= DATASET ENTRIES =

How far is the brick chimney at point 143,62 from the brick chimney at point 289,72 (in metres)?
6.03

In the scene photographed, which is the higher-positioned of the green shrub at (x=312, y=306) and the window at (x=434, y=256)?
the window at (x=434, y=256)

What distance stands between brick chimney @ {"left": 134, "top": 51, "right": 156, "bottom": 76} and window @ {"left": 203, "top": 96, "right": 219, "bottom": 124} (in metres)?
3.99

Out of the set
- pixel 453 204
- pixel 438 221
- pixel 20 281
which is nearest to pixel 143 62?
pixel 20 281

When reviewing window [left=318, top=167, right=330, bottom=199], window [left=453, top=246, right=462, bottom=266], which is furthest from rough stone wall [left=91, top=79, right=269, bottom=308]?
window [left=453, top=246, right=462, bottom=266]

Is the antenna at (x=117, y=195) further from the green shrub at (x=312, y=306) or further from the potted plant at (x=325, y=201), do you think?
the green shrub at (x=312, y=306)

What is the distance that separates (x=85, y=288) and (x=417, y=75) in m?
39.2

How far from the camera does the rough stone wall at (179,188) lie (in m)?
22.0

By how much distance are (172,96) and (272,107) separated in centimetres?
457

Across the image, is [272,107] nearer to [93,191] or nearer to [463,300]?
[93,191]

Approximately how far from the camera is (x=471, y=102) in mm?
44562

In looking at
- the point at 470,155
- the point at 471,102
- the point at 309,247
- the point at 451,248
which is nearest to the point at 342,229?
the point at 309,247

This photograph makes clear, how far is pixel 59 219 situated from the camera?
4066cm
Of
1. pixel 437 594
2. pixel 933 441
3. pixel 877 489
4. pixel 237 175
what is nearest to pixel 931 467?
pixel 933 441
* * *
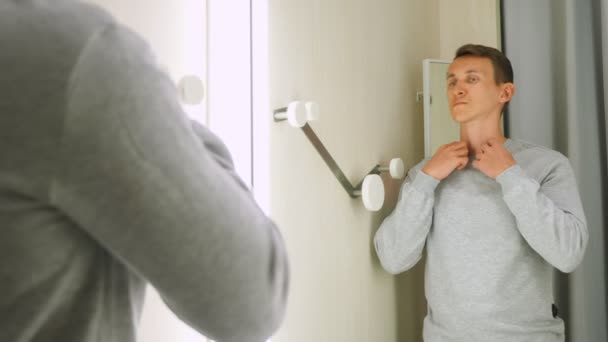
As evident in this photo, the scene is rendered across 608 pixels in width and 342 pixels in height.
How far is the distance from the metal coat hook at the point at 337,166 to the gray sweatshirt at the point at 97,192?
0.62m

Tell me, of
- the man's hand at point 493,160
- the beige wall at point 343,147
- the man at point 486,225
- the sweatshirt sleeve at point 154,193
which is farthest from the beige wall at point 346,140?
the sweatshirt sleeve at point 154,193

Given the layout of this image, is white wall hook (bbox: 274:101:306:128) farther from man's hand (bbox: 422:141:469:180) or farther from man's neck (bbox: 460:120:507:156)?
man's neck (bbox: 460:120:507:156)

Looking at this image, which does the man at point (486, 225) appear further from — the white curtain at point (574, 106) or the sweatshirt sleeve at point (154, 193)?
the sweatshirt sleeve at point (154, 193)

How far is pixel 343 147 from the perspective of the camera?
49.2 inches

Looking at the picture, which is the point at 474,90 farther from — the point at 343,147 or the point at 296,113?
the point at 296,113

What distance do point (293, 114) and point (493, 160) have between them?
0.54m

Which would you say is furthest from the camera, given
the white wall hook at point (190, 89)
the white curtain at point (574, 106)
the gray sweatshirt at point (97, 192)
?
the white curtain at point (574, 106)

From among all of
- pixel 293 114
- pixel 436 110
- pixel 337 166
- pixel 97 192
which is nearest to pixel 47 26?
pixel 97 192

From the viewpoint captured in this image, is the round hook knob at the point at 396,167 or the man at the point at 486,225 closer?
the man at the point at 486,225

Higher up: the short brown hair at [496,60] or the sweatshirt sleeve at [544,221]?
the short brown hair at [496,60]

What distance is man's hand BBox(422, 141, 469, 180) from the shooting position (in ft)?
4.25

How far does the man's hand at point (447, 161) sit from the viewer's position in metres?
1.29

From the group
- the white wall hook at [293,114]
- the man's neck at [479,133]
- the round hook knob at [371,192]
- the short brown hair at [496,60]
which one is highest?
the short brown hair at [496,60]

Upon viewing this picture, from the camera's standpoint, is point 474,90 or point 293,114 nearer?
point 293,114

= THE PROBLEM =
Pull out each line of the rows above that contains the string "neck". Case counts.

= RESPONSE =
Given the layout of this image, is white wall hook (bbox: 274:101:306:128) farther from man's hand (bbox: 422:141:469:180) or farther from man's neck (bbox: 460:120:507:156)?
man's neck (bbox: 460:120:507:156)
- the man's neck at [479,133]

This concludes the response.